Giro d’Italia, a Simon Yates la cronometro di Budapest, Van der Poel ancora rosa, bene azzurri Sobrero e Nibali

Al Giro d’Italia, pazzesco Simon Yates! Vince la prima cronometro del Giro d’Italia con un tempo incredibile:11’50” per 9,2 km. Battuti tutti gli specialisti come Van der Poel (secondo a 3”).

Terzo Tom Domoulin a 5” dal vincitore. Quarto  a 24” Matteo Sobrero, compagno di squadra del britannico. Quinto Tulett. Hanno completato la top ten Ten Foss (6),Kelderman (7),Kamna (8), Schmid (9), Arensman (10). Fantastico Nibali, 12esimo, seguito da Affini staccato di 1”. 

L’olandese Van der Poel ha conservato la maglia rosa, Yates è balzato al secondo posto. Terzo Domoulin, quarto Sobrero, Nibali nono.

CRONO BREVE MA INTENSA

Nell’incanto del centro di Budapest, tra due ali di folla entusiasta e disciplinata dietro le transenne, gli organizzatori hanno  scelto un tracciato di soli 9,2 km, dall’iconica Piazza degli Eroi al centro storico di Buda, antica città sulla riva ad ovest del Danubio. Ne è uscita una crono cittadina spettacolare, non priva di insidie, ultimi 500 metri in leggero pave’. Suggestivo il passaggio sul ponte del Danubio.

IL GIUDICE VAR

Non solo il calcio ha la VAR per analizzare ogni frammento della gara. Anche il ciclismo da quest’anno ha adottato “l’arbitraggio video”. Incaricato di verificare le situazioni nebulose è il toscano Gianluca Crocetti, giudice dal 1988 (internazionale del dal 2004),  già presidente della giuria del Tour de France 2019. A disposizione 10 telecamere,6 moto videochiamate, 2 elicotteri dotati di camere cineflex. È in grado di applicare sanzioni in tempo reale.

ULTIMA TAPPA IN UNGHERIA ( domenica 8 maggio)

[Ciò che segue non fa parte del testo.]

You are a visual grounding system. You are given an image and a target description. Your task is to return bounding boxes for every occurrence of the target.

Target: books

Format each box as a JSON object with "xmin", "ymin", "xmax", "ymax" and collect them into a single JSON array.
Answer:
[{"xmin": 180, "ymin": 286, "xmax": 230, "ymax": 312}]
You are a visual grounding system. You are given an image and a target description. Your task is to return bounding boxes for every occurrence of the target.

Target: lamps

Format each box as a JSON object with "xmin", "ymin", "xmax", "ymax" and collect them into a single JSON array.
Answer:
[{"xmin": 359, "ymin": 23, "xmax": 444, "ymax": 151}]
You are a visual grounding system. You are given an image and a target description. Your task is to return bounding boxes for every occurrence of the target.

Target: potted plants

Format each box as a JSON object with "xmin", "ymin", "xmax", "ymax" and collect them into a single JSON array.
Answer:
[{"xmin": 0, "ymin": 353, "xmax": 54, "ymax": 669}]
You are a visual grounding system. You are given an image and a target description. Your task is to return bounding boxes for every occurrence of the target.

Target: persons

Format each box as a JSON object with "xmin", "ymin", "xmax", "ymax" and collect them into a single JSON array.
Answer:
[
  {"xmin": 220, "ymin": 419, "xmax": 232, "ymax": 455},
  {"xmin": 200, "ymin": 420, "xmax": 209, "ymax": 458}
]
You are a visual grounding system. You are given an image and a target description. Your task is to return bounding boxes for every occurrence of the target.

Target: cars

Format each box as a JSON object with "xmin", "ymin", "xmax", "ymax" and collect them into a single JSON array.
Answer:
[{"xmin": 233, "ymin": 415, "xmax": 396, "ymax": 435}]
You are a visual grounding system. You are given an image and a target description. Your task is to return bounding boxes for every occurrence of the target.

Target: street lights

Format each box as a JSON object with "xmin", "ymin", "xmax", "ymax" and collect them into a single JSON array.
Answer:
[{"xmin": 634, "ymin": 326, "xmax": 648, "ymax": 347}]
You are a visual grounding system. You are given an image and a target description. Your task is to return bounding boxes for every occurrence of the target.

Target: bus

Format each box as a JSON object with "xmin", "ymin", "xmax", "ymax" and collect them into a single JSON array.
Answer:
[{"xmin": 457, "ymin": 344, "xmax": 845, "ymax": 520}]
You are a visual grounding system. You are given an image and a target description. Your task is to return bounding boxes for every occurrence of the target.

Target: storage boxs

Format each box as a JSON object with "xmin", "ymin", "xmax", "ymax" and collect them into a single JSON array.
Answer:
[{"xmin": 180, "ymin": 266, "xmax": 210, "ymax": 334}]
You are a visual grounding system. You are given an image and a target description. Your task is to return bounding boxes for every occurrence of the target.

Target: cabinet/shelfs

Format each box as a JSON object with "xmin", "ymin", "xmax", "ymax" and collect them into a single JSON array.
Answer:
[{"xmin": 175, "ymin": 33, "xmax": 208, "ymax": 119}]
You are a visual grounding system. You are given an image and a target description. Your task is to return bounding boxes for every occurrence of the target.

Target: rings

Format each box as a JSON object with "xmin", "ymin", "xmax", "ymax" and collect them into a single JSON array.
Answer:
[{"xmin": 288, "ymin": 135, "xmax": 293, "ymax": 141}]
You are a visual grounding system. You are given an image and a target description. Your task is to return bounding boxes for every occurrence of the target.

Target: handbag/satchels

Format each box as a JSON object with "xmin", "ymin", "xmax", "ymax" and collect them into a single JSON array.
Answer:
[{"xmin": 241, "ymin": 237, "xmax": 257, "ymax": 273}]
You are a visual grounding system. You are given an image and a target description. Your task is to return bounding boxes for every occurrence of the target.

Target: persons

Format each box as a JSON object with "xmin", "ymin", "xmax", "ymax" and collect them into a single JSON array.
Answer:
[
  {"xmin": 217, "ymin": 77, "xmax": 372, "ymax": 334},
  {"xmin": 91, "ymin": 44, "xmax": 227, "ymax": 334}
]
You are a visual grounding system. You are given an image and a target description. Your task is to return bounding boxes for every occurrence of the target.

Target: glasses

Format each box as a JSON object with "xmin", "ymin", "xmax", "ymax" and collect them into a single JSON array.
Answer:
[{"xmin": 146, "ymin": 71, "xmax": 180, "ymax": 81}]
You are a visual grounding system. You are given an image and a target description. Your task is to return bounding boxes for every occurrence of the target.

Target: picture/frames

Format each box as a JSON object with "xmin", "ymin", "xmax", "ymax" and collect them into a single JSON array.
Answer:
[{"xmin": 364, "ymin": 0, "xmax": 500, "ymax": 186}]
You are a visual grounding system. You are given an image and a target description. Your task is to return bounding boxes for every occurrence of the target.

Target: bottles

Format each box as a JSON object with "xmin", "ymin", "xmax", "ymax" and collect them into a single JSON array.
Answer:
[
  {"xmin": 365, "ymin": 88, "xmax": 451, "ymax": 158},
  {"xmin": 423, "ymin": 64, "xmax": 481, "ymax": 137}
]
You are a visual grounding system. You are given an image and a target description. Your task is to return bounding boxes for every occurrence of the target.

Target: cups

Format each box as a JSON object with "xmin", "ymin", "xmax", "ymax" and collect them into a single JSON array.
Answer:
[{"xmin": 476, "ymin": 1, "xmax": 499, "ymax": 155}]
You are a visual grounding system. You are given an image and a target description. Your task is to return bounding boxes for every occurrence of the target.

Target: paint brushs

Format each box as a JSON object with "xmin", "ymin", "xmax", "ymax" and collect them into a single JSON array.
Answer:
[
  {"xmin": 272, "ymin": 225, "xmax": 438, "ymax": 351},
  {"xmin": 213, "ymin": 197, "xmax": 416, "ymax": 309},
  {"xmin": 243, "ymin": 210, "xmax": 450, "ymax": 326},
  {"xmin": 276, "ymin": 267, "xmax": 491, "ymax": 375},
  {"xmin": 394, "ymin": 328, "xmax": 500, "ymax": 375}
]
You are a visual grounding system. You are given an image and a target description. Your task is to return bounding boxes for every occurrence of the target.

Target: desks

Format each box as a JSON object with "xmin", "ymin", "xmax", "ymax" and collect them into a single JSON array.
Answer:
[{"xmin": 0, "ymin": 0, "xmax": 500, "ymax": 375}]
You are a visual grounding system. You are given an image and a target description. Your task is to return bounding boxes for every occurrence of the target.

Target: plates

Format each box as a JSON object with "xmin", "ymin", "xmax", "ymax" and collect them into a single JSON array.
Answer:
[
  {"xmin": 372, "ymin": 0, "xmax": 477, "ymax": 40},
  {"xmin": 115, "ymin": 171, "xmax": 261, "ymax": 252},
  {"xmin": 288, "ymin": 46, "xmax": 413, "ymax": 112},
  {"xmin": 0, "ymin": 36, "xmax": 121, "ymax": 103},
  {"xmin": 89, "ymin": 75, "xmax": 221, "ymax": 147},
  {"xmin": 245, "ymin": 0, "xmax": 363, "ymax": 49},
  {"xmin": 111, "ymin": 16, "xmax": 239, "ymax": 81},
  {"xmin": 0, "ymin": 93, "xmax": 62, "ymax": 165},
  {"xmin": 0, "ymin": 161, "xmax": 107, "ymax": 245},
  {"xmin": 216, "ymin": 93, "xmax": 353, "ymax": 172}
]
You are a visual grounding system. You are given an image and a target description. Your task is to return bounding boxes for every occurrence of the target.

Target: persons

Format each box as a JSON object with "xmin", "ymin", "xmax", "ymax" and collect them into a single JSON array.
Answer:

Terza e ultima tappa ungherese. Da Kaposvar a Balatonfuder di 201 km. Tappa priva di difficoltà altimetriche. Dunque frazione per velocisti. Addirittura gli ultimi 2.600 metri sono lisci come un biliardo. Si costeggia il lago Balaton che è il mare d’Ungheria, metà di vacanze con spiagge, colline vulcaniche; lungo 77 km. La partenza è nel sud-ovest del Paese a 180 km da Budapest. L’arrivo è in una città di provincia sulla costa settentrionale del grande lago, nota città termale.

RIPARTENZA DALLA SICILIA (martedì 10)

Archiviata la tappa la Carovana rientra in Italia. Trasferimento complesso. Lunedi 9 il Giro d’Italia farà il suo primo giorno di riposo. Gli altri riposi sono  fissati il 16 e il 23 maggio. Ripartenza suggestiva da Avola (provincia di Siracusa) sulla costa ionica, perla del Golfo di Noto. Arrivo a 1700 metri sull’Etna.